BAO Scale Mismatch (DESI vs Planck)
Baryon acoustic oscillations (BAO) encode a standard ruler — the sound horizon at drag epoch, rₛ ≈ 147 Mpc — that can be measured in both the CMB power spectrum and the large-scale galaxy correlation function. The DESI BAO measurements from galaxy surveys at various redshifts show a ~2–3σ preference for a BAO scale that, when interpreted within a flat ΛCDM cosmology, implies either a smaller sound horizon, a higher expansion rate, or a dynamical dark energy component (w ≠ −1) than Planck's CMB-derived parameters predict. Successive Collision Theory naturally produces a position-dependent and time-varying effective expansion rate through the dynamical Λ_eff mechanism: because Λ_eff is a ratio of parent-frame dissipation to local binding strength, it varies from one survey volume to another. The DESI surveys sample multiple redshift shells across different sky regions, each with a slightly different effective expansion history. Interpreting this inhomogeneous expansion history with a single universal w and a single sound horizon will always produce apparent tension, because the underlying cosmology is structurally inhomogeneous at the relevant scales.

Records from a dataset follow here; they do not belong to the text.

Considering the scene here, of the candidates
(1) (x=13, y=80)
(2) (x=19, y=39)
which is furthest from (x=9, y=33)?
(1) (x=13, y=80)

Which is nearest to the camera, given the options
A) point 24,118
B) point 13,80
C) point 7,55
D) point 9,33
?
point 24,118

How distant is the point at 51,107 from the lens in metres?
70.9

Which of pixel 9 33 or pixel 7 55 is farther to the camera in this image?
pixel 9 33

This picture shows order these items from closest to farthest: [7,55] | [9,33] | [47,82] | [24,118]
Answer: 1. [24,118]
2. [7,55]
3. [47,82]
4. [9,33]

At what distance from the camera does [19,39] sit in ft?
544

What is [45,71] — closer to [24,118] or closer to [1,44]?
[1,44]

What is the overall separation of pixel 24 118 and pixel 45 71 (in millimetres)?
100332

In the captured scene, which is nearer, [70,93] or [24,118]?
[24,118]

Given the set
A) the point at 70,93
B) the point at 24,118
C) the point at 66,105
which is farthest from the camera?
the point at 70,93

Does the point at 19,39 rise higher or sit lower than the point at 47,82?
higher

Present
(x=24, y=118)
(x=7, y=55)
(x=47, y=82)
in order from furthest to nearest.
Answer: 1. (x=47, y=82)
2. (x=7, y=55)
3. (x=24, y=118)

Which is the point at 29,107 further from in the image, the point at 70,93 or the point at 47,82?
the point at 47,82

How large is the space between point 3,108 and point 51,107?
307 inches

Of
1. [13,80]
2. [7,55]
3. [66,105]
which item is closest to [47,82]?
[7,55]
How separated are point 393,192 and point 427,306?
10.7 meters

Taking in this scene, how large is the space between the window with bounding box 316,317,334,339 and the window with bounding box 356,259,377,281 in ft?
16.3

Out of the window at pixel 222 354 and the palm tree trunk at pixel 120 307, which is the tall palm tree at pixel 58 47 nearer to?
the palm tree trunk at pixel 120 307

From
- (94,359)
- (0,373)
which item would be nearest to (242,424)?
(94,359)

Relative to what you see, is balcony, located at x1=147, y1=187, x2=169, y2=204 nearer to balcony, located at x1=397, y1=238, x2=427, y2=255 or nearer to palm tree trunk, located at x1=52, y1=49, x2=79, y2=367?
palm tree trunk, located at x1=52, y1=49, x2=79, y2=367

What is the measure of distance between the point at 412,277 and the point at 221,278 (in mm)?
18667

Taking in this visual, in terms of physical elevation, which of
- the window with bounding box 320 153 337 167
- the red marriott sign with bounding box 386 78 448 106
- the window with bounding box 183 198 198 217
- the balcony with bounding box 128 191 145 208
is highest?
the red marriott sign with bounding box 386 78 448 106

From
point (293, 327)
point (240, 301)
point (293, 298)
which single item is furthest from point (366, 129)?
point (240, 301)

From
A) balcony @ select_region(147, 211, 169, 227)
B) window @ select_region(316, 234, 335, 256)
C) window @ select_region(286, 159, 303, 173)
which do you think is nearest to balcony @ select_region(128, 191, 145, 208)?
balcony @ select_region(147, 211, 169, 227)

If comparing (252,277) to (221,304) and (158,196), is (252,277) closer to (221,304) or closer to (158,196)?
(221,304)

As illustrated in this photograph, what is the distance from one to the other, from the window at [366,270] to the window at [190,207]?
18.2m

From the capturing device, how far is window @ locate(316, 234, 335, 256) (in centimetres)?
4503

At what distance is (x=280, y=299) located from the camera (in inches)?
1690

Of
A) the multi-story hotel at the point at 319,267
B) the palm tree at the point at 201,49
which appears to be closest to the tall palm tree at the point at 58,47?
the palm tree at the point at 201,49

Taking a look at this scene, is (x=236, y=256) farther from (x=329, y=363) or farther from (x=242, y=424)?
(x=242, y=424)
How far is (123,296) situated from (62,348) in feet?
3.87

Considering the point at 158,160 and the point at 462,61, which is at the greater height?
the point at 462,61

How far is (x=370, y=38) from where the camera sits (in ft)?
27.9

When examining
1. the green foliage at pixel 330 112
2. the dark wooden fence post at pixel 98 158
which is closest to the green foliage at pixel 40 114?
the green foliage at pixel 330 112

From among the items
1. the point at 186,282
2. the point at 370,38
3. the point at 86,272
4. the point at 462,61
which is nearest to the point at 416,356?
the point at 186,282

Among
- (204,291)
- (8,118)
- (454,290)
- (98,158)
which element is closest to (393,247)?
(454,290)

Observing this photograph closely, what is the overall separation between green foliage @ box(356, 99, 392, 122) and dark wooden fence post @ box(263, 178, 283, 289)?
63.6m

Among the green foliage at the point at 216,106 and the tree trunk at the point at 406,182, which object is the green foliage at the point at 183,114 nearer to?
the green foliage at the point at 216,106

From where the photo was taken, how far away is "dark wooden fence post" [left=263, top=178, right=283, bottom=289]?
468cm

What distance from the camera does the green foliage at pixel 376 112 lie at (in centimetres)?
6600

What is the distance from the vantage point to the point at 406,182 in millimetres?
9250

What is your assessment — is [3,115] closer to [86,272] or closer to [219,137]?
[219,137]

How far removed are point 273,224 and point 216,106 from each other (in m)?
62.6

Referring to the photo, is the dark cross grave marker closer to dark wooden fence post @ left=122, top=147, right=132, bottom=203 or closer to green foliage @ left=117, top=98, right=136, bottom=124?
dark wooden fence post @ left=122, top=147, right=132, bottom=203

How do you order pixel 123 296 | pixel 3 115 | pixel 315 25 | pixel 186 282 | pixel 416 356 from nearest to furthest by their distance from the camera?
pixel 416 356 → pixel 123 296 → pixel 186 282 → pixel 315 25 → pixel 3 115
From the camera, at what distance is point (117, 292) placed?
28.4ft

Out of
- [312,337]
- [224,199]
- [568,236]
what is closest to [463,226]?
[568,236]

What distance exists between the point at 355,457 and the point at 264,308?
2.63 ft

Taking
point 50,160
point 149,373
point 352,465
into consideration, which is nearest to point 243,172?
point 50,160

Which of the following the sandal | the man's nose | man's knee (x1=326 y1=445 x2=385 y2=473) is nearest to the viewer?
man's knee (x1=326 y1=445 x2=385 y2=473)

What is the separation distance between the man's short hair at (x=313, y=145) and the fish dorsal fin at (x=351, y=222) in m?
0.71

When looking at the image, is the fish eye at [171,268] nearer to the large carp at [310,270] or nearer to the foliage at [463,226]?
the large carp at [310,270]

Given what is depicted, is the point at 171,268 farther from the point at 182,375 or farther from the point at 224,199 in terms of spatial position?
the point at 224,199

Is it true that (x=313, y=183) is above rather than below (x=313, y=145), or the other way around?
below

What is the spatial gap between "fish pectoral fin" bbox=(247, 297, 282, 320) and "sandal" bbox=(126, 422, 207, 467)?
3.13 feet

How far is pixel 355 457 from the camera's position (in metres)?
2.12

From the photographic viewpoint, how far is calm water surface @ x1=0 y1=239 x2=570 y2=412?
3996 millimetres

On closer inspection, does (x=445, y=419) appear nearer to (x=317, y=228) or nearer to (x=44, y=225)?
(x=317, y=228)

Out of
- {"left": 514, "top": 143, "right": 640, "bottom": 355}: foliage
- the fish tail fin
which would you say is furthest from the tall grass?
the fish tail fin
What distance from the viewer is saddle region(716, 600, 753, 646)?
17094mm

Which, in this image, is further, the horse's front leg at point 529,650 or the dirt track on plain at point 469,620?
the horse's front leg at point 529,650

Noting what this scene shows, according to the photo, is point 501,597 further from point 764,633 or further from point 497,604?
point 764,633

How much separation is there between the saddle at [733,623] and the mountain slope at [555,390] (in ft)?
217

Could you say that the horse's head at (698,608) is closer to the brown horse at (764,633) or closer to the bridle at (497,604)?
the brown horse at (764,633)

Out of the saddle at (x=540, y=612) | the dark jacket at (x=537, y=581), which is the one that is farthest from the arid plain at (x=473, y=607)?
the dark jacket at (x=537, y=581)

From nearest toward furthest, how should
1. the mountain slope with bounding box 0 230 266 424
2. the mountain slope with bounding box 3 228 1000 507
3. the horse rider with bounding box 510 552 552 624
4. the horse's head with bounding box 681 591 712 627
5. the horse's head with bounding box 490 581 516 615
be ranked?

The sound horizon rₛ itself is identical in SCT and ΛCDM at z~1100, because the pre-decoupling plasma physics is unchanged — SCT's collision thermalized the same baryon-photon plasma that ΛCDM assumes, and the acoustic wave physics is determined by the same microphysics of pressure, density, and photon mean free path. The discrepancy arises entirely in the conversion from angular BAO scale to physical BAO scale, which requires assuming a specific expansion history between z~1100 and the survey redshift. In SCT, this expansion history is not the smooth ΛCDM function but includes the position-dependent Λ_eff variations from the KBC Supervoid and the secular growth of mesh dissipation. Surveys sampling different redshift ranges sample different portions of this time-dependent expansion, so their best-fit BAO-derived cosmological parameters will differ even when the underlying sound horizon is the same. The DESI vs Planck discrepancy is therefore a direct observational signature of the SCT tensor mesh dissipation mechanism operating across cosmic time.